Он взял у меня блокнот и, открыв ящик, засунул его куда-то под стопки чисто отпечатанных и аккуратно перевязанных машинописных листов.

— Жаль, что раньше не нашелся этот блокнотик. Для моего исследования была бы неоценимая вещь.

— Ты его так и не закончил?

— Был у отца один друг, который обещал все это напечатать. Но потом он умер, в издательство пришли новые люди, да и спрос на такую литературу упал. Вот они все, — он выдвинул один ящик, другой, — незаконченные произведения Арнольда Льюиса! В чем-то, я думаю, и небездарные. Конечно, давно бы я все это собрал да сжег, вот только все думаю: может быть, Доминик-Джон когда-нибудь прочтет смеха ради?..

— Будет свободное время — закончишь, обязательно закончишь.

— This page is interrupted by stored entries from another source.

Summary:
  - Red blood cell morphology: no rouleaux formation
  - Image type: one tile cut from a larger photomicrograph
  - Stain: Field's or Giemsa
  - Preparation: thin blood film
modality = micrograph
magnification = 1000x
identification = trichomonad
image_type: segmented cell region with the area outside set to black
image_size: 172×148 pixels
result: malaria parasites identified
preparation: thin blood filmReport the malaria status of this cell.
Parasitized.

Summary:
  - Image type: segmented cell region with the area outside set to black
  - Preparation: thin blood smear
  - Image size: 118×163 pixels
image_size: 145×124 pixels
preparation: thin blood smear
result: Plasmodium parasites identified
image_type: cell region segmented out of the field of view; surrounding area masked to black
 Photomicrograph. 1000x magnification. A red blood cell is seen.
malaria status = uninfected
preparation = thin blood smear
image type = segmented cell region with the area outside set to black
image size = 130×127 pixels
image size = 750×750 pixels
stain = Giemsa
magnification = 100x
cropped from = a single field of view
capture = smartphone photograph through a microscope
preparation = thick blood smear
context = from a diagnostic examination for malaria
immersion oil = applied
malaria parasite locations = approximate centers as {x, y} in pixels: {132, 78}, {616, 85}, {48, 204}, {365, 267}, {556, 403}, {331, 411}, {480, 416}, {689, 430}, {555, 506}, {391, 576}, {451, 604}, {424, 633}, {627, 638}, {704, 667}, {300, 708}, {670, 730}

Давно ты в отпуске был?

Вопрос подействовал на Арнольда очень странно: он резко развернулся вдруг, кольнув меня острым, подозрительным взглядом.

— А что такое?

— Ничего, просто так спросил.

Он как бы опомнился; что-то пробормотал смущенно себе под нос.

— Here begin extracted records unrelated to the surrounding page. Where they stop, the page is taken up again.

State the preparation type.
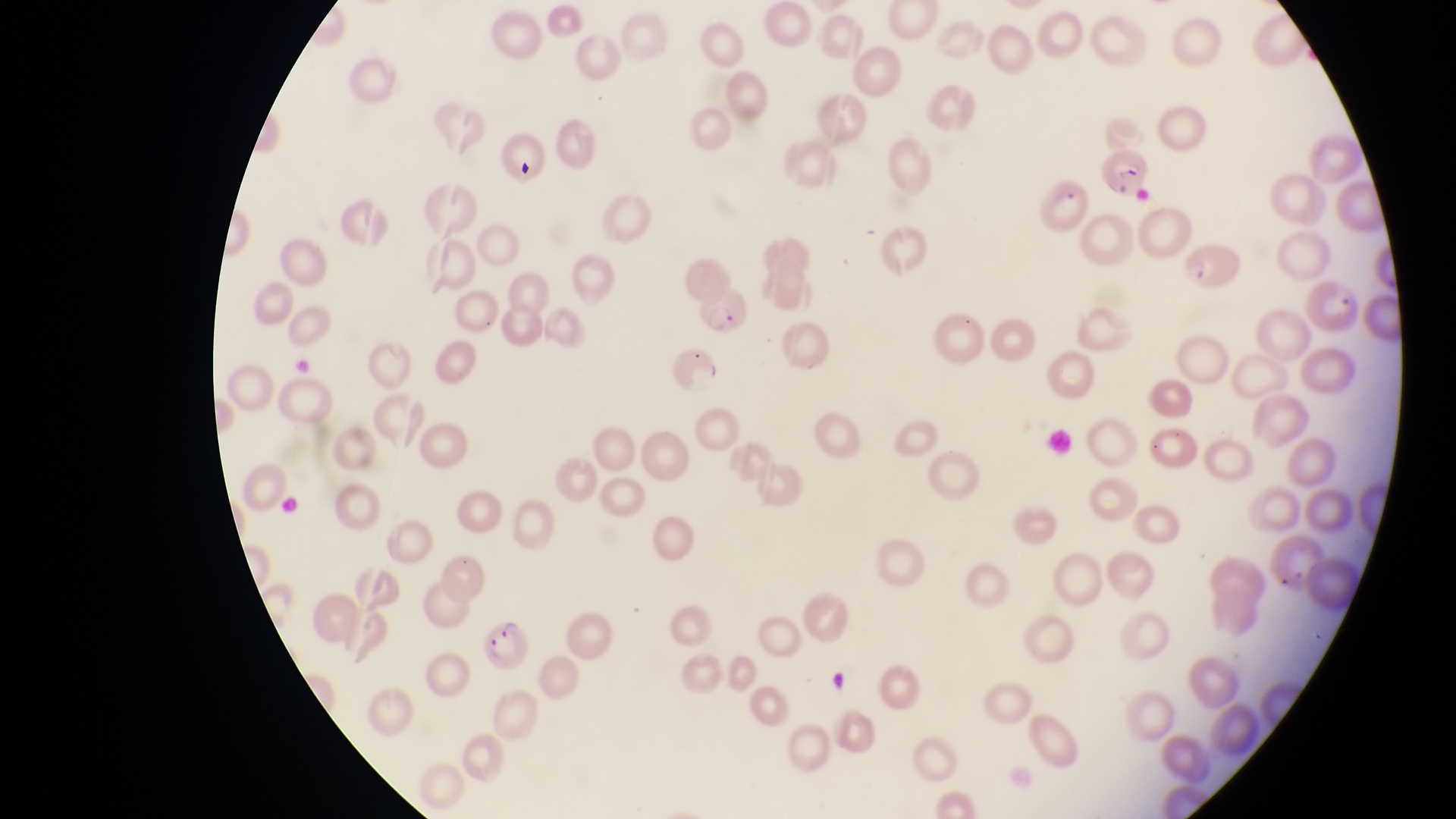

Thin blood film.

Approximate bounding boxes as {left, top, right, bottom} in pixels. Artifact (platelet-like body, stain precipitate, or debris) locations: {508, 153, 545, 185}. Parasitised red blood cell locations: {1107, 146, 1154, 198}, {1036, 180, 1088, 236}, {1178, 244, 1245, 294}, {1305, 274, 1364, 335}, {698, 281, 748, 336}, {671, 346, 723, 393}, {481, 614, 531, 664}. Image is 1456×819 pixels. Photographed through the eyepiece of an Olympus CX-23 microscope with a smartphone camera. Sample from Uganda. Single field of view. Magnification of 1000x.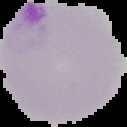
image type = cell region segmented out of the field of view; surrounding area masked to black
preparation = thin blood smear
malaria status = parasitized
image size = 127×127 pixels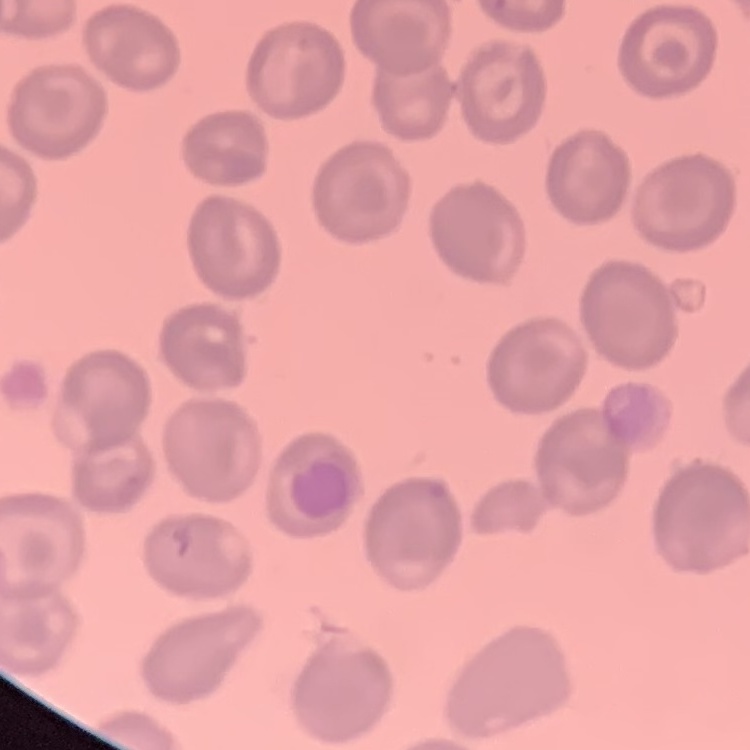
Summary:
  - Red blood cell morphology: no rouleaux formation
  - Preparation: thin blood film
  - Image type: one tile cut from a larger photomicrograph
  - Stain: Field's or GiemsaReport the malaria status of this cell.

— Да, я уж тут много лет сижу безвыездно. Разве что к кому-нибудь из клиентов вырвусь на уик-энд. Все-таки, знаешь, отпуск в Англии — дело дорогостоящее: платишь колоссальные деньги и ничего особенного, в общем-то, за них не получаешь. Кроме того, с трудом представляю себе, как будет жить в отеле Доминик-Джон. Правда, у Фабиенн есть друзья во Франции и в Швейцарии, они приглашали нас к себе на лето… Вот я и уговариваю жену съездить с ребенком: лето в горах — какая польза для здоровья!..

— Ну, а сам-то ты?

— Мне нельзя, — отрезал Арнольд, — отец этого не перенесет. Понимаешь, он слышит мой голос каждый вечер, и теперь уже у него выработалась в этом потребность. И потом, если вдруг с ним случится что-то, а меня не окажется рядом, я себе этого потом никогда не прощу.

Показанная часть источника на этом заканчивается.